In a descending set, you continue the set beyond voluntary and/or technical failure by reducing the weight by 10 to 20% and performing more repetitions. Exercises performed on machines with weights or dumbbells are the most convenient for descending sets.

So-called "run-the-rack" sets have long been very popular for side raises and bicep curls. Here you start with a set of dumbbells with which you can complete 8 to 10 repetitions and continue the set with 2.5 to 5 kilos lighter dumbbells, with which you again go to the point of failure. Continue this until you have reached the lightest pair of dumbbells.

Devil's drop sets (devilish descending sets)

My personal favorite approach to descending sets is an approach I call devil's drop sets, which means devilish descending sets. These descending sets provide a good balance between strength and hypertrophy by using relatively heavy weights and relatively high reps. This approach is quite simple: 6-6-6.

Use a weight that is in the range of your 8RM weight and perform 6 reps (meaning you finish the set a few reps before reaching muscle failure). Reduce the weight by just 10% and perform another 6 reps. Then reduce the weight by 10% again and fight through the pain to perform another 6 reps. If you have chosen the weight correctly, you should reach the point of technical failure on the last set.

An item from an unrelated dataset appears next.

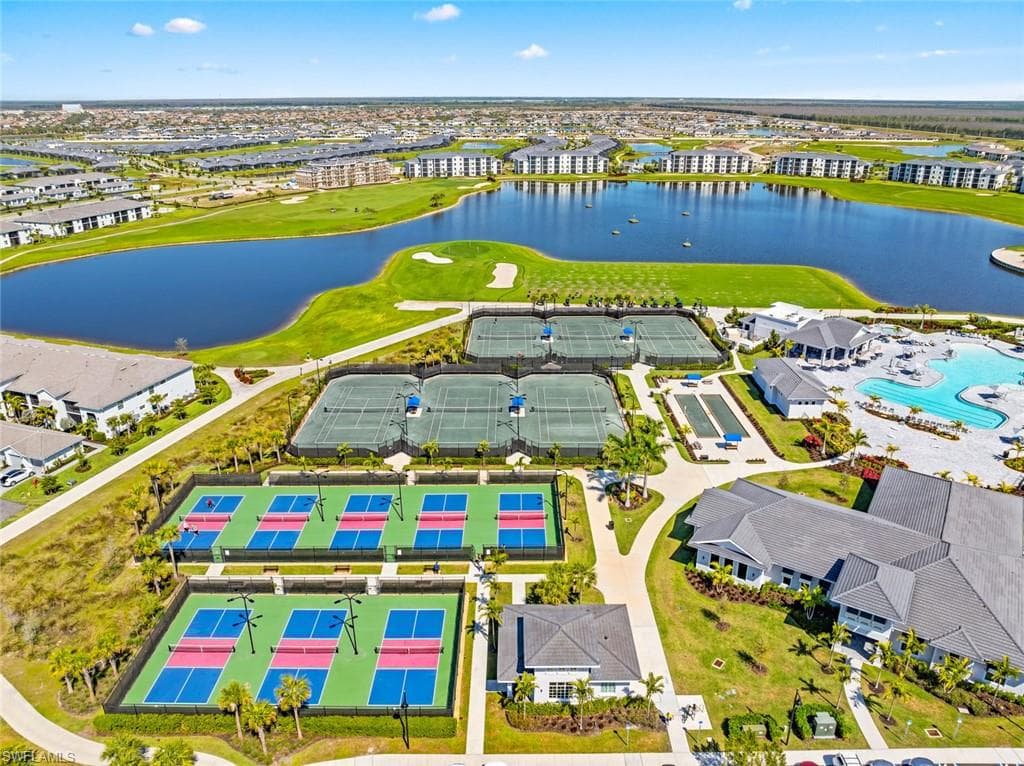 5835 Double Eagle Circle 4724, Ave Maria, FL 34142-38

Mechanical descending sets

Rather than reducing the weight to extend the set, move to a lighter modification of the exercise, usually using the same weight. An excellent growth-stimulating mechanical descending set can be performed with pull-ups:

  • Perform as many wide-grip pull-ups as you can. Use a weight vest or weightlifting belt with a weight plate hanging from it if you can do more than 15 reps.
  • Next, for eccentric pull-ups, go to the point of failure. Jump to the highest position and lower your body as slowly as possible.
  • Finally, get under a bar and perform as many repetitions of horizontal rowing (feet on the floor or elevated depending on your level of fatigue) as possible.


In a rest-pause set, you perform your set to the point of failure, put the weight down for 10 to 15 seconds and then perform as many more repetitions as possible with the same weight. Then repeat this one more time.

Two rest-pause rounds are usually sufficient. Choose a weight with which you can perform a solid 6 repetitions. You should be able to do 3 to 4 reps on the second mini set and 1 or 2 reps on the last mini set.

7 - Perform your mobility training

At the end of your training session, when your muscles are flooded with blood and your joints are well lubricated, perform mobility training. Take a few minutes to do these flexibility exercises and stretches. You should hold each of these for a good 10 to 30 seconds.

Child's Pose

Sit on your heels and move your chest towards your thighs to stretch your lower back, pelvis and groin.

Deep squats without additional weight

If necessary, hold on to something and go as deep as possible into a squat position. Make subtle weight shifts from one foot to the other and from heel to toe. Tense your spine and relax it again.

Calf stretch

Stand with one foot on a platform inclined at 45 degrees or on the edge of a step if this is the best you have. Shift your weight around your foot in a clockwise rotation for 2 or 3 rotations and then repeat clockwise. The movement should be so subtle that someone watching you should barely notice that you are moving. This is a great help for ankle dorsiflexion mobility.

Hang low

Grab a pull-up bar with a shoulder-width grip, keep your shoulders down and back in a solid position and enjoy the decompressing effect on your spine. Ideally, look for the highest pull-up bar you can find. Stretch out your entire body to get the most benefits. If you are too tall or the bars in your gym are too low, extend your legs slightly forward with your feet above the floor instead of bending your lower legs backwards.

Hip flexor stretch

Your hip flexors, which are chronically shortened from too much sitting, will thank you. Use the following stretching exercise:

Elevated Pigeon Stretch

Use a box or other horizontal surface that is approximately at the height of your knee or up to mid-thigh height. Place one leg on this surface so that your lower leg is across in front of your body. Bend over the leg and carefully oscillate forwards, backwards and to the right and left. This exercise is excellent for hip mobility.